**BRANO ESTRATTO**
Diego Turra, poliziotto morto. La moglie “Lavorava troppo”. Gli amici: “Non strumentalizzatelo”

di Alessio Rossini
Pubblicato il 8 Agosto 2016 - 13:19 OLTRE 6 MESI FA
Diego Turra, poliziotto morto. La moglie "Lavorava troppo". Gli amici: "Non strumentalizzatelo"

Lo sfogo di Danila, vedova del poliziotto Diego Turra, raccolto dal Secolo XIX

VENTIMIGLIA – Dopo la morte di Diego Turra, poliziotto di 53 anni stroncato da un infarto durante scontri con i No Borders a Ventimiglia, la moglie Danila ricorda che lavorava troppo e chiede più tutela per i poliziotti nelle sue condizioni, mentre gli amici di Diego chiedono di non strumentalizzare la sua morte a fini razzisti: lui “era dalla parte dei più deboli”. Lo sfogo della moglie e il ricordo degli amici sono stati raccolti da Federica Pelosi per il Secolo XIX:

«I colleghi mi hanno detto che stavano scendendo tutti dal furgone e che lo hanno visto accasciarsi al suolo senza dare più segni di vita: non si può morire così, e per di più mentre si è in servizio» dice Danila […]

«Non era la prima volta che andava in missione al confine, e ogni volta tornava stanco, sotto stress – racconta la donna, ecuadoriana d’origine e da nove anni in Italia dove aveva sposato il suo «grande amore», come lo definisce lei – Lavorava molto, accumulava straordinari, e per cosa? Per vederseli riconosciuti giusto a fine anno? Voglio lanciare un appello ai sindacati: dovete tutelare una categoria che lavora, anche rischiando la vita, per pochi soldi al mese. Dovete assicurarvi che operi in condizioni accettabili, e non facendo il giro dell’orologio. Non so cosa sia successo al mio Diego, ma nessun altro poliziotto deve morire così».

**CONSEGNA 1**
Per favore, converti in una tabella Markdown il tratto dei record che va dalla riga contenente "Roughly how far" fino alla fine dei record, estremi compresi. Usa le colonne "Numero", per il numero progressivo, e "Riga", per il testo, tralasciando le righe vuote.
I record non hanno alcun legame con il brano.

**DATI DELL'ESERCIZIO**
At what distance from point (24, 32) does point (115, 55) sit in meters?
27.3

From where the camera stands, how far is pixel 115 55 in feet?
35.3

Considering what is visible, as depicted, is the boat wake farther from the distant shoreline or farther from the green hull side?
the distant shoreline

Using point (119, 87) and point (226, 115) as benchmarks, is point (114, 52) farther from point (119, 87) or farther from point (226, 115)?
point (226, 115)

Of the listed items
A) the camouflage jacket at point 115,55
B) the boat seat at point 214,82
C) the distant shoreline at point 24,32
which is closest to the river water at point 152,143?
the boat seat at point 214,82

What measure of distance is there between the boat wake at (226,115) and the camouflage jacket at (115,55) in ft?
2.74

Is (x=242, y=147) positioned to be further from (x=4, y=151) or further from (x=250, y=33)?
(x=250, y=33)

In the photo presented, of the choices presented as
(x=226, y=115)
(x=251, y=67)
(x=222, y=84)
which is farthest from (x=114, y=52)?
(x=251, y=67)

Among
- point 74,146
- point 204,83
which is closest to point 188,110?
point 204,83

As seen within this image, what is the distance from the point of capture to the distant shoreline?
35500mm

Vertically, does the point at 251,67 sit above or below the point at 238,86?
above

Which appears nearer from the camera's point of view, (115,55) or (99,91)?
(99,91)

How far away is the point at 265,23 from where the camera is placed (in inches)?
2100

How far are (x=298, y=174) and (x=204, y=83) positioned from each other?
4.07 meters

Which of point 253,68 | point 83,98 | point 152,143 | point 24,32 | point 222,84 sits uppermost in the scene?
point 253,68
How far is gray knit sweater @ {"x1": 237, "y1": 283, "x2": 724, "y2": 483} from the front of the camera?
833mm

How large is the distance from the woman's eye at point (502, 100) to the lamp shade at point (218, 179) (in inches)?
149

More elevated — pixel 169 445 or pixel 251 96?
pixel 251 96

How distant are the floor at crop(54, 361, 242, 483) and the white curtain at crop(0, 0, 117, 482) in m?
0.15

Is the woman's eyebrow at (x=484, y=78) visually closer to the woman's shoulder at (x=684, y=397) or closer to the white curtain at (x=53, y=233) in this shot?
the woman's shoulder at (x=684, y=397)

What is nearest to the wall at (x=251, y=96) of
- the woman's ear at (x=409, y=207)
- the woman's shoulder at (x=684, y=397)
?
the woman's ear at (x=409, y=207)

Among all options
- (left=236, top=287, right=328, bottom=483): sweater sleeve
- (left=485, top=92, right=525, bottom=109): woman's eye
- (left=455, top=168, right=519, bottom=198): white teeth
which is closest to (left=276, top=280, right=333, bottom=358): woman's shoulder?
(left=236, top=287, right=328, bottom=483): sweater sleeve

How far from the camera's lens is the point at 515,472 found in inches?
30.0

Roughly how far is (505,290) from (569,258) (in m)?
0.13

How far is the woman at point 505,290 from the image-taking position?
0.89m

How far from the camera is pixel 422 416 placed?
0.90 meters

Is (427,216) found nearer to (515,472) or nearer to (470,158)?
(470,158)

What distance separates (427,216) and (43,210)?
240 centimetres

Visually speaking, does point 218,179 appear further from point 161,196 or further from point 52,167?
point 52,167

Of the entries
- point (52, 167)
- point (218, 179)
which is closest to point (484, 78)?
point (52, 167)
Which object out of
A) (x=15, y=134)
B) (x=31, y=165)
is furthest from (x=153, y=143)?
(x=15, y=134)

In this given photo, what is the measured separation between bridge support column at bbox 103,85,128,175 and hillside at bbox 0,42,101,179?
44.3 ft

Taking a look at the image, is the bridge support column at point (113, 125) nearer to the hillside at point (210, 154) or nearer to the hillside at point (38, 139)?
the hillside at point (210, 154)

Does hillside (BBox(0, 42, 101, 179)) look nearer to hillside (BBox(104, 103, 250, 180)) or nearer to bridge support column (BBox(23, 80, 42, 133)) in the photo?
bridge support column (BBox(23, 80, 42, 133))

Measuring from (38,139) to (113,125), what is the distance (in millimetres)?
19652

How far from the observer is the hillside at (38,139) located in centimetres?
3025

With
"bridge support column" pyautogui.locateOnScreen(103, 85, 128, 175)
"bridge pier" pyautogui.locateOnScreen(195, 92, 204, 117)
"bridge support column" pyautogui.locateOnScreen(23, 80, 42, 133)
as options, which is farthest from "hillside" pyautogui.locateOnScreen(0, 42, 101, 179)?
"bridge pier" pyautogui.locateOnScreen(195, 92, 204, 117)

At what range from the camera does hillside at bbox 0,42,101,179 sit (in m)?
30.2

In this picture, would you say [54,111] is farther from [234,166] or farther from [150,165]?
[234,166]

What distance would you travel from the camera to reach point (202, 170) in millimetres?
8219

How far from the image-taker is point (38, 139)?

**CONSEGNA 2**
Prosegui il brano sulla morte di Diego Turra, ripartendo subito dopo l'ultima frase riportata.

**RISPOSTA SCRITTA 1**
| Numero | Riga |
|---|---|
| 1 | Roughly how far is (505,290) from (569,258) (in m)? |
| 2 | 0.13 |
| 3 | How far is the woman at point 505,290 from the image-taking position? |
| 4 | 0.89m |
| 5 | How far from the camera is pixel 422 416 placed? |
| 6 | 0.90 meters |
| 7 | Is (427,216) found nearer to (515,472) or nearer to (470,158)? |
| 8 | (470,158) |
| 9 | What distance separates (427,216) and (43,210)? |
| 10 | 240 centimetres |
| 11 | Visually speaking, does point 218,179 appear further from point 161,196 or further from point 52,167? |
| 12 | point 52,167 |
| 13 | Of the entries |
| 14 | - point (52, 167) |
| 15 | - point (218, 179) |
| 16 | which is closest to point (484, 78)? |
| 17 | point (52, 167) |
| 18 | Which object out of |
| 19 | A) (x=15, y=134) |
| 20 | B) (x=31, y=165) |
| 21 | is furthest from (x=153, y=143)? |
| 22 | (x=15, y=134) |
| 23 | In this given photo, what is the measured separation between bridge support column at bbox 103,85,128,175 and hillside at bbox 0,42,101,179? |
| 24 | 44.3 ft |
| 25 | Taking a look at the image, is the bridge support column at point (113, 125) nearer to the hillside at point (210, 154) or nearer to the hillside at point (38, 139)? |
| 26 | the hillside at point (210, 154) |
| 27 | Does hillside (BBox(0, 42, 101, 179)) look nearer to hillside (BBox(104, 103, 250, 180)) or nearer to bridge support column (BBox(23, 80, 42, 133)) in the photo? |
| 28 | bridge support column (BBox(23, 80, 42, 133)) |
| 29 | Measuring from (38,139) to (113,125), what is the distance (in millimetres)? |
| 30 | 19652 |
| 31 | How far from the observer is the hillside at (38,139) located in centimetres? |
| 32 | 3025 |
| 33 | With |
| 34 | "bridge support column" pyautogui.locateOnScreen(103, 85, 128, 175) |
| 35 | "bridge pier" pyautogui.locateOnScreen(195, 92, 204, 117) |
| 36 | "bridge support column" pyautogui.locateOnScreen(23, 80, 42, 133) |
| 37 | as options, which is farthest from "hillside" pyautogui.locateOnScreen(0, 42, 101, 179)? |
| 38 | "bridge pier" pyautogui.locateOnScreen(195, 92, 204, 117) |
| 39 | At what range from the camera does hillside at bbox 0,42,101,179 sit (in m)? |
| 40 | 30.2 |
| 41 | In this picture, would you say [54,111] is farther from [234,166] or farther from [150,165]? |
| 42 | [234,166] |
| 43 | What distance would you travel from the camera to reach point (202, 170) in millimetres? |
| 44 | 8219 |
| 45 | How far from the image-taker is point (38, 139)? |

**RISPOSTA SCRITTA 2**
Il dolore prende il sopravvento, e Danila vorrebbe solo tornare a giovedì, quando lo ha visto per l’ultima volta: «Oggi lo chiuderei in casa impedendogli di andare: ma lui era così, generoso e altruista». Un altruismo che, due anni fa, lo aveva convinto a lasciare il lavoro d’ufficio e a chiedere di poter tornare in strada, per sentirsi di nuovo utile: «Io ero contraria, ma lui ha insistito – continua la cinquantatreenne ecuadoriana – Qualche giorno fa era tornato da Ventimiglia con il polso dolorante: mi ha raccontato che, per l’ennesima volta, un profugo si era ribellato all’identificazione. Lui diceva che non sono cattivi, ma che hanno solo paura che venga fatto loro del male: sono molto forti, a volte devono intervenire anche tre poliziotti per calmarne uno. Ma mai una sola parola contro di loro: sono povera gente, diceva sempre».

Diego e Danila si sono conosciuti 12 anni fa, un Capodanno in Spagna: il 13 ottobre avrebbero festeggiato 9 anni di matrimonio. Vivono con due dei 6 figli di lei, Mariela, 24 anni, e Belen, 20: entrambe lo chiamano “papà”. «Nostro padre non ha mai fatto quello che Diego ha fatto per noi» dicono. Sabato sera è stata Belen ad aprire la porta ai poliziotti che hanno portato la notizia peggiore che potessero darle: «Ero sola in casa, così mi sono precipitata a chiamare la mamma: appena è arrivata, ha capito. Siamo distrutte» dice.

Il poliziotto Turra, 53 anni e una stazza che non passava inosservata, da qualche tempo aveva qualche problema di pressione alta: «Ma nulla di allarmante – precisa Danila – Certamente era stanco, lavorava molto. Bisogna difendere chi, a sua volta, si impegna per difenderci tutti».

Era un uomo dalle mille contraddizioni, Diego Turra, l’agente albenganese morto per un malore a Ventimiglia. Dall’aspetto semplice e un po’ rude perfino, ma di una cultura smisurata che non ha bisogno di lauree altisonanti per saltare agli occhi; dalla divisa che può incutere soggezione ma che non è mai stata una barriera tra lui e “gli altri” e anzi veniva onorata con un’umanità fuori dal comune.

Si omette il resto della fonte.